Was ist wichtiger, Lernleistung oder Lernatmosphäre? Was ist besser, Kernfächer oder Lernfelder? Was ist wichtiger, Fördern oder Fordern und was bringt sie bei, die "perfekte Schule"?
Die Debatte um Qualität und Möglichkeiten der Schule ist knapp ein Jahrhundert nach den klassischen reformpädagogischen Ideen intensiv wie selten zuvor. Eine Chance also für eine uneingeschränkte Diskussion über umsetzungsreife Schulkonzepte und pädagogische Inhalte. Zum Abschluss des kulturellen Themenjahres 2004 "Aufklärung durch Bildung" aber auch der Vortragsreihe "Gesichter der Bildung" sind Fachleute aus Wissenschaft und Praxis zu einer Podiumsdiskussion geladen. Gemeinsam sollen sie eine mögliche Schule skizzieren.
Die Moderation übernimmt Reinhard Kahl, Schuljournalist und Publizist. Es diskutieren:
- Michael Blume, Schüler der Latina "August Hermann Francke" und Vorsitzender des Stadtschülerrates Halle,
- Prof. Dr.

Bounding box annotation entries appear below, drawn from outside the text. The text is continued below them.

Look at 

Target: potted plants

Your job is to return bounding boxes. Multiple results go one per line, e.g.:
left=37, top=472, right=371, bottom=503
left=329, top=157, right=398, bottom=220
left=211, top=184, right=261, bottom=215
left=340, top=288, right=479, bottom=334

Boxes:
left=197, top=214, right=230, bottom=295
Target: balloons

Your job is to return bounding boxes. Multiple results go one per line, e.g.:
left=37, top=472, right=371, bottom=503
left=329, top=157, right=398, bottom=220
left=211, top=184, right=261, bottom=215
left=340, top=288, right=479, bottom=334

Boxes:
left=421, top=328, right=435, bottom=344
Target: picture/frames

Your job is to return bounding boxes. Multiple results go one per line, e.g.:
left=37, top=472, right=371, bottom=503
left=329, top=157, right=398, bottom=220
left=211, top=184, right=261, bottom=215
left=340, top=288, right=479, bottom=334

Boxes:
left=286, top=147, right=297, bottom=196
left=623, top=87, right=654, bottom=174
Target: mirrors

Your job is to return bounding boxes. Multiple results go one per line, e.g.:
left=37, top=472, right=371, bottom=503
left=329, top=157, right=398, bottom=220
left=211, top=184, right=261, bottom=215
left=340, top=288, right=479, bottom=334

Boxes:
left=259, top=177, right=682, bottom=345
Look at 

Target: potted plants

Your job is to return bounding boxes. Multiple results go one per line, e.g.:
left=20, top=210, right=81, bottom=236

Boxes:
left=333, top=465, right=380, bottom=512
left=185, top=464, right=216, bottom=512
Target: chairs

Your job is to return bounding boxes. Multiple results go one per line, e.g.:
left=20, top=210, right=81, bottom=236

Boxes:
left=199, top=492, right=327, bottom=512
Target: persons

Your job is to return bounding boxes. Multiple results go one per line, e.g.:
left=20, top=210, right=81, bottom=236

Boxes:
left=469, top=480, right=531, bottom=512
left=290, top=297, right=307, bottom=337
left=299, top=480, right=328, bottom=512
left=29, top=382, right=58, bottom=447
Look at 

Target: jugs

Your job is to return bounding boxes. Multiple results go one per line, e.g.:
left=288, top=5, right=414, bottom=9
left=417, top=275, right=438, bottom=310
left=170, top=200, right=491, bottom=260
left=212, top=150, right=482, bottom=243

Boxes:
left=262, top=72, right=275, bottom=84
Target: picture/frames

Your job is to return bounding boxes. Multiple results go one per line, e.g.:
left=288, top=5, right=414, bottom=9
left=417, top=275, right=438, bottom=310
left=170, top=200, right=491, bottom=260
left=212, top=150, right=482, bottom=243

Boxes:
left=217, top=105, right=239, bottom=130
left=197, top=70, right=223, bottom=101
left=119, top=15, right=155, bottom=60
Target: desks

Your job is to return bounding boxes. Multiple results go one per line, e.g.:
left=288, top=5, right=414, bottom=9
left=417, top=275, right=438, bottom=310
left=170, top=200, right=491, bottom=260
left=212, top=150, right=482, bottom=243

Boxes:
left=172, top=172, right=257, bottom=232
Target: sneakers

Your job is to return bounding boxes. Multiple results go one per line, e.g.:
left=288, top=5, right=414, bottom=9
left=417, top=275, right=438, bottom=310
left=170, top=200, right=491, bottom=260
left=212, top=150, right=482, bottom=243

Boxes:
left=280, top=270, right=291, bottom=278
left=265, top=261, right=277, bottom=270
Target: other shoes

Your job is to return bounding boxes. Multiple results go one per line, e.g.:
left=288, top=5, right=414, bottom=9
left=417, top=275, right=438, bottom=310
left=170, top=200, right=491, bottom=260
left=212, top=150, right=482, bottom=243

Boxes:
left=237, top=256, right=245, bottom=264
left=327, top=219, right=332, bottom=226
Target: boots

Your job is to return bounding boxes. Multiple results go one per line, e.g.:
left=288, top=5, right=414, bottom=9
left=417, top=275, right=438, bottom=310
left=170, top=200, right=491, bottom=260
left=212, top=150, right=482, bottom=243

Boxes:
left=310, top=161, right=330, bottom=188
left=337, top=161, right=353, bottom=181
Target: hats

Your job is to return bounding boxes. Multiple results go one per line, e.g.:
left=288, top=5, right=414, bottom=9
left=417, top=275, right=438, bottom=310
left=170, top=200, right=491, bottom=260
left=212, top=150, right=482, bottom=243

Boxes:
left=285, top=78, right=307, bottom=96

Werner Helsper, Zentrum für Schulforschung und Fragen der Lehrerbildung der Universität Halle-Wittenberg,
- Wolfgang Herbst, Direktor der Internatsschule Schloss Hansenberg,
- Christoph Hoffmann, pädagogischer Berater der Franckeschen Stiftungen,
- Winfried Willems, Staatssekretär im Kultusministerium des Landes Sachsen-Anhalt.
Die Veranstaltung findet am Mittwoch, 15. Dezember 2004 um 18 Uhr im Freylinghausen-Saal in den Franckeschen Stiftungen in Halle statt.